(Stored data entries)
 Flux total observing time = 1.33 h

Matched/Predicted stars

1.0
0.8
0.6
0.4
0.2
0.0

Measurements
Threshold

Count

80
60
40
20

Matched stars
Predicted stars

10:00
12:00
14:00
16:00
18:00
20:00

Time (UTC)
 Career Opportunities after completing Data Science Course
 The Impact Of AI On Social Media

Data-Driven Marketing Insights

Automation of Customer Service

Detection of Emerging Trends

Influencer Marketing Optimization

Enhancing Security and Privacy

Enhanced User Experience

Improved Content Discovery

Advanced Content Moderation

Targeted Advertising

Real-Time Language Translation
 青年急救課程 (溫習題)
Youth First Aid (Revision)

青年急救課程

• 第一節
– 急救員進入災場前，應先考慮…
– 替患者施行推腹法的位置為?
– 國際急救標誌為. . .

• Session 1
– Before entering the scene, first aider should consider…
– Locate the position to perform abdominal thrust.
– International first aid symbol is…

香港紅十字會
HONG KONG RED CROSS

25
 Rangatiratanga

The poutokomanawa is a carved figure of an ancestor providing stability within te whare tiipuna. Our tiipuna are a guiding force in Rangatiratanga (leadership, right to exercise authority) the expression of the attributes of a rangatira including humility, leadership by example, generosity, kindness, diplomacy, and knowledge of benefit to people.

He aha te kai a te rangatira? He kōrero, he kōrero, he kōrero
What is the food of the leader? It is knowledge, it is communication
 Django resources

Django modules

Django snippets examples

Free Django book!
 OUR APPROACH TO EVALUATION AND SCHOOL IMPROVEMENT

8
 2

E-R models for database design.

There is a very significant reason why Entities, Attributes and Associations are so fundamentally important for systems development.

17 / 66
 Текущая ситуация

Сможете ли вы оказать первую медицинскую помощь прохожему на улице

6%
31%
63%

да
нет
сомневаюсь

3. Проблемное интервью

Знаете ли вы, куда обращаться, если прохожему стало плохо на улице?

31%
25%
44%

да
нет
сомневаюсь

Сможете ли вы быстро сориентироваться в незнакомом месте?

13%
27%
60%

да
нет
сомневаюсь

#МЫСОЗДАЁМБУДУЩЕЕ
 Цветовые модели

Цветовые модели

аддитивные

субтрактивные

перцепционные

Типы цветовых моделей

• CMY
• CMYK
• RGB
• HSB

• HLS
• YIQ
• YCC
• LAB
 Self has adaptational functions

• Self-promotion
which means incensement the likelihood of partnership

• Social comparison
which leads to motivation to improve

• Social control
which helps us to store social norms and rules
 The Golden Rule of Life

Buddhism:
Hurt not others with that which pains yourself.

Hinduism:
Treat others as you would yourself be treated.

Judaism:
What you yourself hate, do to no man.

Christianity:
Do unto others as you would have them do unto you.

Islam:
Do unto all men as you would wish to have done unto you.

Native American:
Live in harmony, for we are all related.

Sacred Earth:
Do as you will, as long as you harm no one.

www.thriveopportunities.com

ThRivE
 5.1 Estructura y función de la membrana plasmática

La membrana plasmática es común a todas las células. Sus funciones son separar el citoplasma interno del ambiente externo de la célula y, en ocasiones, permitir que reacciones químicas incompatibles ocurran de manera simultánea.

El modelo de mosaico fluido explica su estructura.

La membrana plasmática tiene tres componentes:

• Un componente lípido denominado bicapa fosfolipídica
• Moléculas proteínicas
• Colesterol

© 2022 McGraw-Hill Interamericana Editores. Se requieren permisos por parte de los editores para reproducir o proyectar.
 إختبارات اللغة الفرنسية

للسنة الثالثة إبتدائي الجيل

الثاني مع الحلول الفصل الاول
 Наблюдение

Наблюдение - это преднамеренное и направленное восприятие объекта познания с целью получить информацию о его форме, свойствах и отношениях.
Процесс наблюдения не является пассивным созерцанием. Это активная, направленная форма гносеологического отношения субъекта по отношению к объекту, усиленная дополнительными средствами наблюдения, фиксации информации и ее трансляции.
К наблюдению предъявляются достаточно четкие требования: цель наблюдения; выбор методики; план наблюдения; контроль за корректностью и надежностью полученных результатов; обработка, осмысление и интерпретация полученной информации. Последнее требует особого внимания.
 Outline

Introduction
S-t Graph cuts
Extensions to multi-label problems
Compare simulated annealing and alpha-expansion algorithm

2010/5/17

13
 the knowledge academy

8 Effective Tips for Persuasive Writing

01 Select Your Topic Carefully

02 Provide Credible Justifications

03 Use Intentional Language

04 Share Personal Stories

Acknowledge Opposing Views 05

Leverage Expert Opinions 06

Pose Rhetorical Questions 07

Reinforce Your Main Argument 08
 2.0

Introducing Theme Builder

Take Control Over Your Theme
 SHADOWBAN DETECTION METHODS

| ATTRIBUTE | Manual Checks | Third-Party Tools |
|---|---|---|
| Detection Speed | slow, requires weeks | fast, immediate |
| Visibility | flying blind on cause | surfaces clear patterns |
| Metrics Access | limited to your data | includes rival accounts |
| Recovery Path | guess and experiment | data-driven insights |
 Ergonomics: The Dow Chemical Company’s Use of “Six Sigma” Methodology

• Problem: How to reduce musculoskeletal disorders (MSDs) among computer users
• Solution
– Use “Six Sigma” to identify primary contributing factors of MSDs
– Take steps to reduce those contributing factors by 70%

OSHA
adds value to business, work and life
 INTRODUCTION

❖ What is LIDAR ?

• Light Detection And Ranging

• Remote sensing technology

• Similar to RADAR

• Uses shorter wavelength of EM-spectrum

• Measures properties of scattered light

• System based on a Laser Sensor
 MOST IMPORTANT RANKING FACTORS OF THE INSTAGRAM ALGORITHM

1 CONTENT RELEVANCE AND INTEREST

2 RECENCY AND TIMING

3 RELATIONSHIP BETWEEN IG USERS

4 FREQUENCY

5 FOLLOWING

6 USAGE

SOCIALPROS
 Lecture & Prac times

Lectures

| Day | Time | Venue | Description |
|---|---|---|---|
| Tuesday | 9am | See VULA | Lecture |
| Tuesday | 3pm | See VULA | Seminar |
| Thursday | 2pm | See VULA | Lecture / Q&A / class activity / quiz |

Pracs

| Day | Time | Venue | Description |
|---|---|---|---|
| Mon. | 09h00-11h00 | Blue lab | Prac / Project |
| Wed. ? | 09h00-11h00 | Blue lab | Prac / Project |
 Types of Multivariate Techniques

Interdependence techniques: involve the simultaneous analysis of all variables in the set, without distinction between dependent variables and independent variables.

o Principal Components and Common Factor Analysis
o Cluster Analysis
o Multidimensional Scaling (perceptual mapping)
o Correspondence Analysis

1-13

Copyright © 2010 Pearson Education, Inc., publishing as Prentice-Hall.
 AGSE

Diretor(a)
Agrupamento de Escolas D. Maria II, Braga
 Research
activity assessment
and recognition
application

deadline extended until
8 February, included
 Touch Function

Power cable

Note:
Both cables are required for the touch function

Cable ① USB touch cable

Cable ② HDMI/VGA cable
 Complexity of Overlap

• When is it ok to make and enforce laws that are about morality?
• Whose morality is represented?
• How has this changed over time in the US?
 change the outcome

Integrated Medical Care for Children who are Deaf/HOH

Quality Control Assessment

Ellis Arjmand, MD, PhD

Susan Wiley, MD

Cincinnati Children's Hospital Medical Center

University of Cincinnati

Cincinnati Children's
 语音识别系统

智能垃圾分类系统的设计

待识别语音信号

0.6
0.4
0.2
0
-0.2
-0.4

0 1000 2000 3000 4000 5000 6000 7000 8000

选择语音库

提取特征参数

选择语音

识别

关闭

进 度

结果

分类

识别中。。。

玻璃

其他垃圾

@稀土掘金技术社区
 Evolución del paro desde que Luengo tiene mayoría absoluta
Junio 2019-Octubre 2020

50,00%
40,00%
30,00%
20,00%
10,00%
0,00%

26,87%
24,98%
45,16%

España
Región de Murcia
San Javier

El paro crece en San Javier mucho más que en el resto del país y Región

## [WHAT IS EXPECTED]
Every line of the data above should be reproduced word for word.

## [ANSWER SECTION]
 Flux total observing time = 1.33 h

Matched/Predicted stars

1.0
0.8
0.6
0.4
0.2
0.0

Measurements
Threshold

Count

80
60
40
20

Matched stars
Predicted stars

10:00
12:00
14:00
16:00
18:00
20:00

Time (UTC)
 Career Opportunities after completing Data Science Course
 The Impact Of AI On Social Media

Data-Driven Marketing Insights

Automation of Customer Service

Detection of Emerging Trends

Influencer Marketing Optimization

Enhancing Security and Privacy

Enhanced User Experience

Improved Content Discovery

Advanced Content Moderation

Targeted Advertising

Real-Time Language Translation
 青年急救課程 (溫習題)
Youth First Aid (Revision)

青年急救課程

• 第一節
– 急救員進入災場前，應先考慮…
– 替患者施行推腹法的位置為?
– 國際急救標誌為. . .

• Session 1
– Before entering the scene, first aider should consider…
– Locate the position to perform abdominal thrust.
– International first aid symbol is…

香港紅十字會
HONG KONG RED CROSS

25
 Rangatiratanga

The poutokomanawa is a carved figure of an ancestor providing stability within te whare tiipuna. Our tiipuna are a guiding force in Rangatiratanga (leadership, right to exercise authority) the expression of the attributes of a rangatira including humility, leadership by example, generosity, kindness, diplomacy, and knowledge of benefit to people.

He aha te kai a te rangatira? He kōrero, he kōrero, he kōrero
What is the food of the leader? It is knowledge, it is communication
 Django resources

Django modules

Django snippets examples

Free Django book!
 OUR APPROACH TO EVALUATION AND SCHOOL IMPROVEMENT

8
 2

E-R models for database design.

There is a very significant reason why Entities, Attributes and Associations are so fundamentally important for systems development.

17 / 66
 Текущая ситуация

Сможете ли вы оказать первую медицинскую помощь прохожему на улице

6%
31%
63%

да
нет
сомневаюсь

3. Проблемное интервью

Знаете ли вы, куда обращаться, если прохожему стало плохо на улице?

31%
25%
44%

да
нет
сомневаюсь

Сможете ли вы быстро сориентироваться в незнакомом месте?

13%
27%
60%

да
нет
сомневаюсь

#МЫСОЗДАЁМБУДУЩЕЕ
 Цветовые модели

Цветовые модели

аддитивные

субтрактивные

перцепционные

Типы цветовых моделей

• CMY
• CMYK
• RGB
• HSB

• HLS
• YIQ
• YCC
• LAB
 Self has adaptational functions

• Self-promotion
which means incensement the likelihood of partnership

• Social comparison
which leads to motivation to improve

• Social control
which helps us to store social norms and rules
 The Golden Rule of Life

Buddhism:
Hurt not others with that which pains yourself.

Hinduism:
Treat others as you would yourself be treated.

Judaism:
What you yourself hate, do to no man.

Christianity:
Do unto others as you would have them do unto you.

Islam:
Do unto all men as you would wish to have done unto you.

Native American:
Live in harmony, for we are all related.

Sacred Earth:
Do as you will, as long as you harm no one.

www.thriveopportunities.com

ThRivE
 5.1 Estructura y función de la membrana plasmática

La membrana plasmática es común a todas las células. Sus funciones son separar el citoplasma interno del ambiente externo de la célula y, en ocasiones, permitir que reacciones químicas incompatibles ocurran de manera simultánea.

El modelo de mosaico fluido explica su estructura.

La membrana plasmática tiene tres componentes:

• Un componente lípido denominado bicapa fosfolipídica
• Moléculas proteínicas
• Colesterol

© 2022 McGraw-Hill Interamericana Editores. Se requieren permisos por parte de los editores para reproducir o proyectar.
 إختبارات اللغة الفرنسية

للسنة الثالثة إبتدائي الجيل

الثاني مع الحلول الفصل الاول
 Наблюдение

Наблюдение - это преднамеренное и направленное восприятие объекта познания с целью получить информацию о его форме, свойствах и отношениях.
Процесс наблюдения не является пассивным созерцанием. Это активная, направленная форма гносеологического отношения субъекта по отношению к объекту, усиленная дополнительными средствами наблюдения, фиксации информации и ее трансляции.
К наблюдению предъявляются достаточно четкие требования: цель наблюдения; выбор методики; план наблюдения; контроль за корректностью и надежностью полученных результатов; обработка, осмысление и интерпретация полученной информации. Последнее требует особого внимания.
 Outline

Introduction
S-t Graph cuts
Extensions to multi-label problems
Compare simulated annealing and alpha-expansion algorithm

2010/5/17

13
 the knowledge academy

8 Effective Tips for Persuasive Writing

01 Select Your Topic Carefully

02 Provide Credible Justifications

03 Use Intentional Language

04 Share Personal Stories

Acknowledge Opposing Views 05

Leverage Expert Opinions 06

Pose Rhetorical Questions 07

Reinforce Your Main Argument 08
 2.0

Introducing Theme Builder

Take Control Over Your Theme
 SHADOWBAN DETECTION METHODS

| ATTRIBUTE | Manual Checks | Third-Party Tools |
|---|---|---|
| Detection Speed | slow, requires weeks | fast, immediate |
| Visibility | flying blind on cause | surfaces clear patterns |
| Metrics Access | limited to your data | includes rival accounts |
| Recovery Path | guess and experiment | data-driven insights |
 Ergonomics: The Dow Chemical Company’s Use of “Six Sigma” Methodology

• Problem: How to reduce musculoskeletal disorders (MSDs) among computer users
• Solution
– Use “Six Sigma” to identify primary contributing factors of MSDs
– Take steps to reduce those contributing factors by 70%

OSHA
adds value to business, work and life
 INTRODUCTION

❖ What is LIDAR ?

• Light Detection And Ranging

• Remote sensing technology

• Similar to RADAR

• Uses shorter wavelength of EM-spectrum

• Measures properties of scattered light

• System based on a Laser Sensor
 MOST IMPORTANT RANKING FACTORS OF THE INSTAGRAM ALGORITHM

1 CONTENT RELEVANCE AND INTEREST

2 RECENCY AND TIMING

3 RELATIONSHIP BETWEEN IG USERS

4 FREQUENCY

5 FOLLOWING

6 USAGE

SOCIALPROS
 Lecture & Prac times

Lectures

| Day | Time | Venue | Description |
|---|---|---|---|
| Tuesday | 9am | See VULA | Lecture |
| Tuesday | 3pm | See VULA | Seminar |
| Thursday | 2pm | See VULA | Lecture / Q&A / class activity / quiz |

Pracs

| Day | Time | Venue | Description |
|---|---|---|---|
| Mon. | 09h00-11h00 | Blue lab | Prac / Project |
| Wed. ? | 09h00-11h00 | Blue lab | Prac / Project |
 Types of Multivariate Techniques

Interdependence techniques: involve the simultaneous analysis of all variables in the set, without distinction between dependent variables and independent variables.

o Principal Components and Common Factor Analysis
o Cluster Analysis
o Multidimensional Scaling (perceptual mapping)
o Correspondence Analysis

1-13

Copyright © 2010 Pearson Education, Inc., publishing as Prentice-Hall.
 AGSE

Diretor(a)
Agrupamento de Escolas D. Maria II, Braga
 Research
activity assessment
and recognition
application

deadline extended until
8 February, included
 Touch Function

Power cable

Note:
Both cables are required for the touch function

Cable ① USB touch cable

Cable ② HDMI/VGA cable
 Complexity of Overlap

• When is it ok to make and enforce laws that are about morality?
• Whose morality is represented?
• How has this changed over time in the US?
 change the outcome

Integrated Medical Care for Children who are Deaf/HOH

Quality Control Assessment

Ellis Arjmand, MD, PhD

Susan Wiley, MD

Cincinnati Children's Hospital Medical Center

University of Cincinnati

Cincinnati Children's
 语音识别系统

智能垃圾分类系统的设计

待识别语音信号

0.6
0.4
0.2
0
-0.2
-0.4

0 1000 2000 3000 4000 5000 6000 7000 8000

选择语音库

提取特征参数

选择语音

识别

关闭

进 度

结果

分类

识别中。。。

玻璃

其他垃圾

@稀土掘金技术社区
 Evolución del paro desde que Luengo tiene mayoría absoluta
Junio 2019-Octubre 2020

50,00%
40,00%
30,00%
20,00%
10,00%
0,00%

26,87%
24,98%
45,16%

España
Región de Murcia
San Javier

El paro crece en San Javier mucho más que en el resto del país y Región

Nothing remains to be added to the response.